- **EXCERPTED RECORDS**

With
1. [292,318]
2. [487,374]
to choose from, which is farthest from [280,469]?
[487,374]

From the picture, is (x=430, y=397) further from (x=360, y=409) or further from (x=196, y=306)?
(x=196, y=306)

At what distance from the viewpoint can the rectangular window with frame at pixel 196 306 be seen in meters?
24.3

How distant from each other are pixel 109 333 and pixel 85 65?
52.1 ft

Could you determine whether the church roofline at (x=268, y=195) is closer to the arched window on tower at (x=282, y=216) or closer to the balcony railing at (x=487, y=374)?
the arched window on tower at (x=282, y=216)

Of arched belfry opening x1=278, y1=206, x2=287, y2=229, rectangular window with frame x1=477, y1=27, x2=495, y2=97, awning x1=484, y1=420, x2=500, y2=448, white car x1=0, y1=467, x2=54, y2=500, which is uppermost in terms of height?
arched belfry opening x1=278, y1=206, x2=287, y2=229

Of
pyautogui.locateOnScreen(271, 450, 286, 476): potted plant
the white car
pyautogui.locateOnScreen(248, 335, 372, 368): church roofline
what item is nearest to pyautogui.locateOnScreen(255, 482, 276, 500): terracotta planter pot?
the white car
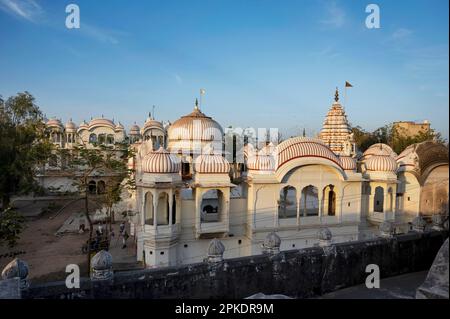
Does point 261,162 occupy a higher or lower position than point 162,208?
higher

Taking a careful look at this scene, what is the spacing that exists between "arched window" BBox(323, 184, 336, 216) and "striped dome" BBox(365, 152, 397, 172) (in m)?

- **AIM OF THE TASK**
Rewrite every line of the rows above as a numbered list, skipping blank lines and leaving out the picture.

- **REPLY**
1. With
2. 1. [292,318]
3. 2. [487,374]
4. to choose from, which is farthest from [280,469]?
5. [487,374]
6. From the picture, is (x=430, y=397) further from (x=360, y=409) or further from (x=196, y=306)?
7. (x=196, y=306)
8. At what distance from the viewpoint can the rectangular window with frame at pixel 196 306 be seen in meters?
9. 24.3
10. How distant from each other are pixel 109 333 and pixel 85 65?
11. 52.1 ft
12. Could you determine whether the church roofline at (x=268, y=195) is closer to the arched window on tower at (x=282, y=216) or closer to the balcony railing at (x=487, y=374)?
13. the arched window on tower at (x=282, y=216)
14. Of arched belfry opening x1=278, y1=206, x2=287, y2=229, rectangular window with frame x1=477, y1=27, x2=495, y2=97, awning x1=484, y1=420, x2=500, y2=448, white car x1=0, y1=467, x2=54, y2=500, which is uppermost in terms of height?
15. arched belfry opening x1=278, y1=206, x2=287, y2=229
16. Of
17. pyautogui.locateOnScreen(271, 450, 286, 476): potted plant
18. the white car
19. pyautogui.locateOnScreen(248, 335, 372, 368): church roofline
20. what item is nearest to pyautogui.locateOnScreen(255, 482, 276, 500): terracotta planter pot?
21. the white car
22. Does point 261,162 occupy a higher or lower position than point 162,208?
23. higher
24. Taking a careful look at this scene, what is the spacing that exists between "arched window" BBox(323, 184, 336, 216) and "striped dome" BBox(365, 152, 397, 172) (in m)?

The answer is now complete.